La scena che il fratello, Carlo, ha avuto davanti agli occhi era agghiacciante, un colpo al cuore. La bicicletta di Davide Rebellin, travolto e ucciso da un camion, era accartocciata, ridotta a rottame dopo essere stata trascinata dal veicolo che l'aveva speronata. L'ex campione di ciclismo è morto sul colpo (come accertato dal personale medico del 118 accorso sul posto) mentre il mezzo che lo ha investito s'è allontanato dal luogo dell'incidente avvenuto lungo la strada Regionale 11 a Montebello Vicentino, nei pressi del bar ristorante La Padana.
L'autista non si è fermato: non è chiaro se sia reso conto dell'impatto e sia fuggito oppure abbia agito in buona fede, del tutto ignaro di cosa era successo. Un aspetto, quest'ultimo, sul quale indagano i Carabinieri sia per risalire all'identità del conducente attraverso l'identificazione della targa e del modello di camion sia definire l'esatta dinamica del sinistro.
"In paese circolavano strane voci su incidente…", inizia così il racconto drammatico del fratello dell'ex ciclista che, straziato dal dolore, parla di quella fatale coincidenza del destino ("mi aveva chiesto di accompagnarlo ma avevo rinunciato per un imprevisto"), della telefonata ricevuta dal cugino che lo aveva allarmato e delle immagini raccapriccianti a cui ha assistito.
Secondo una prima ricostruzione dei fatti l'autotreno avrebbe colpito Rebellin mentre effettuava la manovra per percorrere la rotatoria dello svincolo e arrivare al parcheggio. L'ex corridore 51enne stava rientrando a casa a Lonigo dopo la consueta sessione di allenamento in sella alle due ruote che rappresentavano la passione di una vita.
"Ho provato a telefonare a Davide ma lui non rispondeva – ha spiegato nell'intervista al Corriere della Sera -. Ho chiamato i Carabinieri e poi ho raggiunto il luogo dell'incidente. Il suo corpo era ancora a terra, coperto. Non me lo facevano vedere. Ma ho riconosciuto la sua bici". Ed è stato tremendo.

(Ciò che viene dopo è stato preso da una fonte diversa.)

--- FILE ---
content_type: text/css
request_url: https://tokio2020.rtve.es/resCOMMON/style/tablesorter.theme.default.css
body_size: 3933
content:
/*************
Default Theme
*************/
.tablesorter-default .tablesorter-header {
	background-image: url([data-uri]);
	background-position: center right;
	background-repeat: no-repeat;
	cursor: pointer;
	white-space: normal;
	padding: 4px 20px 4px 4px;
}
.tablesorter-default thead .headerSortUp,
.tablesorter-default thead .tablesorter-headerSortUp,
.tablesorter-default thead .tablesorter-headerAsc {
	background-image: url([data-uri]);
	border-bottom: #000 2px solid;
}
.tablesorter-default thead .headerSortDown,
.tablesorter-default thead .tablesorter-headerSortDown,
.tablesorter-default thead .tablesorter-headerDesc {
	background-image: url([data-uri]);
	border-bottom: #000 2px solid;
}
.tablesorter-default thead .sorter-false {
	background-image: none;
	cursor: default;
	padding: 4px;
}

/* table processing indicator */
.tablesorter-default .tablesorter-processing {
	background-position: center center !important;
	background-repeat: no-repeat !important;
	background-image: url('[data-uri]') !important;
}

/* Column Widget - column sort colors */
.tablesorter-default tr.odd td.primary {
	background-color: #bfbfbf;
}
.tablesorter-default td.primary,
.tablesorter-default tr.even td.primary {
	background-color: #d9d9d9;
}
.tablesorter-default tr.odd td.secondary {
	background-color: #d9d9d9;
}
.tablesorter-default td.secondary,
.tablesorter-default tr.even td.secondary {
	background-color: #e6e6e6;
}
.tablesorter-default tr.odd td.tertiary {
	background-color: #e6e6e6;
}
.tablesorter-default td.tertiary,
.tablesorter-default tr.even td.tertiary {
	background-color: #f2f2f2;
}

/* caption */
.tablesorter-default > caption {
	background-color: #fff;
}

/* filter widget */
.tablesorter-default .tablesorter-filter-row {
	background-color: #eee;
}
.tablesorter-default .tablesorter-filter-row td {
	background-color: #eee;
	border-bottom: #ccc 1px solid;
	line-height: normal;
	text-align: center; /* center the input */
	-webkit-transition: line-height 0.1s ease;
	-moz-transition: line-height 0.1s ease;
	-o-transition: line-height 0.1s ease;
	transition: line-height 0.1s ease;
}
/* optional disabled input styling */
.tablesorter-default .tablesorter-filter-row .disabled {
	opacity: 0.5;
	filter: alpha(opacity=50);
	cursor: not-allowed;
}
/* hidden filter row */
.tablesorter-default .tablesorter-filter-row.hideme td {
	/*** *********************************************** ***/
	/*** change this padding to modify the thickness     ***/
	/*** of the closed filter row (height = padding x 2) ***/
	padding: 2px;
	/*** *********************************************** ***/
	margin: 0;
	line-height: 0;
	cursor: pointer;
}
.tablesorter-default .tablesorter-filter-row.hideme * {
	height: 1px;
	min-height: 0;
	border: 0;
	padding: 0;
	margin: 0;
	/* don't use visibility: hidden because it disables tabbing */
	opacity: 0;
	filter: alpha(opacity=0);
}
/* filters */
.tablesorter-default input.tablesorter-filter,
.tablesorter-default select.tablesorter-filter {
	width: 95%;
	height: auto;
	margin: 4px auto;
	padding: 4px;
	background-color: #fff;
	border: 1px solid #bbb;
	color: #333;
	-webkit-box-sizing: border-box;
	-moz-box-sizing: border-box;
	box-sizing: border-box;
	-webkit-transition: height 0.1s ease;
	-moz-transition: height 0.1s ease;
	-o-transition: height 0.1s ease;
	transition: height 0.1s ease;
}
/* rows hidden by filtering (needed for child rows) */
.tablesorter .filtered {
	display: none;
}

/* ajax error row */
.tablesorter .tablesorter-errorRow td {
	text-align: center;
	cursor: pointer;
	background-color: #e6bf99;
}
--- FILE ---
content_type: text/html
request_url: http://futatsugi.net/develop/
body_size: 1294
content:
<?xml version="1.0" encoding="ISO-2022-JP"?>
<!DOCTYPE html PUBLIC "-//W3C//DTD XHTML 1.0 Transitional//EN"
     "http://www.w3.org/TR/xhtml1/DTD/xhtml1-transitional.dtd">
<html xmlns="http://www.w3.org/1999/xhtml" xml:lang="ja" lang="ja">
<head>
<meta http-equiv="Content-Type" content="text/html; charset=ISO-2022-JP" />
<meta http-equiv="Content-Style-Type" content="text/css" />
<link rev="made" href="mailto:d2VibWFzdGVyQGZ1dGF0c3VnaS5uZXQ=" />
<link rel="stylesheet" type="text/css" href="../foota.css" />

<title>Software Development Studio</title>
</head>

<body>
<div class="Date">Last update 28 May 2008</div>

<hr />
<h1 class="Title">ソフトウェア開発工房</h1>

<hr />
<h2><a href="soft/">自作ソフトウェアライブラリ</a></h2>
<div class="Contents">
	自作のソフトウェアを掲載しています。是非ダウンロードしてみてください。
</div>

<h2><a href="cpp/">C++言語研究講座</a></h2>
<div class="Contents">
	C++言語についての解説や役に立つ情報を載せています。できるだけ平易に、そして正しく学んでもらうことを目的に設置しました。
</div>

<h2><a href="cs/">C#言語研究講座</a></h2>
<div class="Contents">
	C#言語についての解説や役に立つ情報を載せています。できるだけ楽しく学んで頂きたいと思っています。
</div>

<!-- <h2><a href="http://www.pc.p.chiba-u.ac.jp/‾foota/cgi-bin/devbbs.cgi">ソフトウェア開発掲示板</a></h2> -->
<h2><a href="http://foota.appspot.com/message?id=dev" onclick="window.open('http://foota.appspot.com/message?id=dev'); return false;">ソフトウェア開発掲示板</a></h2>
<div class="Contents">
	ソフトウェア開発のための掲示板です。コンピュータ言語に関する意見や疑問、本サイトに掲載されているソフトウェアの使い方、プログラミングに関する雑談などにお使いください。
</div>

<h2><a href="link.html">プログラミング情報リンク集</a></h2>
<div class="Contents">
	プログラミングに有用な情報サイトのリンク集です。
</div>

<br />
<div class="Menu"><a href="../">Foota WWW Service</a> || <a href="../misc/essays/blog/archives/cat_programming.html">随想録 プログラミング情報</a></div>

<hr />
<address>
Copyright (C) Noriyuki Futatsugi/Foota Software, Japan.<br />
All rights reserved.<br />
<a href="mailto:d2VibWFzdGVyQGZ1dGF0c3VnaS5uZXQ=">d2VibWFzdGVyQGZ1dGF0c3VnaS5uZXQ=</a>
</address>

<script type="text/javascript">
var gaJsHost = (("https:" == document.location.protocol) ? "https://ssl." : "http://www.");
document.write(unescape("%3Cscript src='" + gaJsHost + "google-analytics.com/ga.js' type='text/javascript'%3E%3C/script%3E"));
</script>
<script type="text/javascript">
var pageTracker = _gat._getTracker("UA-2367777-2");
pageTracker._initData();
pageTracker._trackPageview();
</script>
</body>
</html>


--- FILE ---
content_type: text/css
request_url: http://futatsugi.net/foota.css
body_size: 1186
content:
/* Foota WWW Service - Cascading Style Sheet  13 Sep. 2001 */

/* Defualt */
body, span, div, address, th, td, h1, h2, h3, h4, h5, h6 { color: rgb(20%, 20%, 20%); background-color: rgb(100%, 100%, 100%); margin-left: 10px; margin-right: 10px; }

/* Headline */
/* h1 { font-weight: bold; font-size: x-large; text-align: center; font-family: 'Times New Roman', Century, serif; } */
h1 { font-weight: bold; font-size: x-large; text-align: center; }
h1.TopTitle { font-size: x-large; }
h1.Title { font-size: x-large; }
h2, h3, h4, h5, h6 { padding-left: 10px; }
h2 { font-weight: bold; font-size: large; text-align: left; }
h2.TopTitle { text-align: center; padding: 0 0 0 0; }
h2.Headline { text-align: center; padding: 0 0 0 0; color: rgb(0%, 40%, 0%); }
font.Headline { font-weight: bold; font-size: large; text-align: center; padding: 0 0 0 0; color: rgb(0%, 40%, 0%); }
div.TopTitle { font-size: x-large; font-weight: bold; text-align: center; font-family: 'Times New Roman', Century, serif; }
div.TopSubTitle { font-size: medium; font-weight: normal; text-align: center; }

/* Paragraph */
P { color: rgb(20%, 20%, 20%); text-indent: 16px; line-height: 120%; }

Carlo stenta a credere che da parte del fratello ci sia stata una disattenzione. "Mio fratello è cresciuto in queste zone, qui si è allenato per anni… conosceva queste strade come le sue tasche. Mi aveva detto che avrebbe fatto le solite tre, quattro ore di pedalate e poi sarebbe tornato a casa".
Cosa sia accaduto non riesce a spiegarselo, gli torna in mente la salma del fratello, stesa sulla carreggiata, la bici deformata e sente un vuoto profondo dentro di sé. "Davide stava pedalando intorno alla rotonda, sul lato della strada. Per com’erano ridotti il corpo e la bici trascinata per decine di metri, proprio non riesco a capire come il conducente del camion non si sia accorto di averlo investito". Le telecamere potrebbero aver registrato gli istanti di quella tragedia, è dolore su dolore, precipita piano senza far rumore.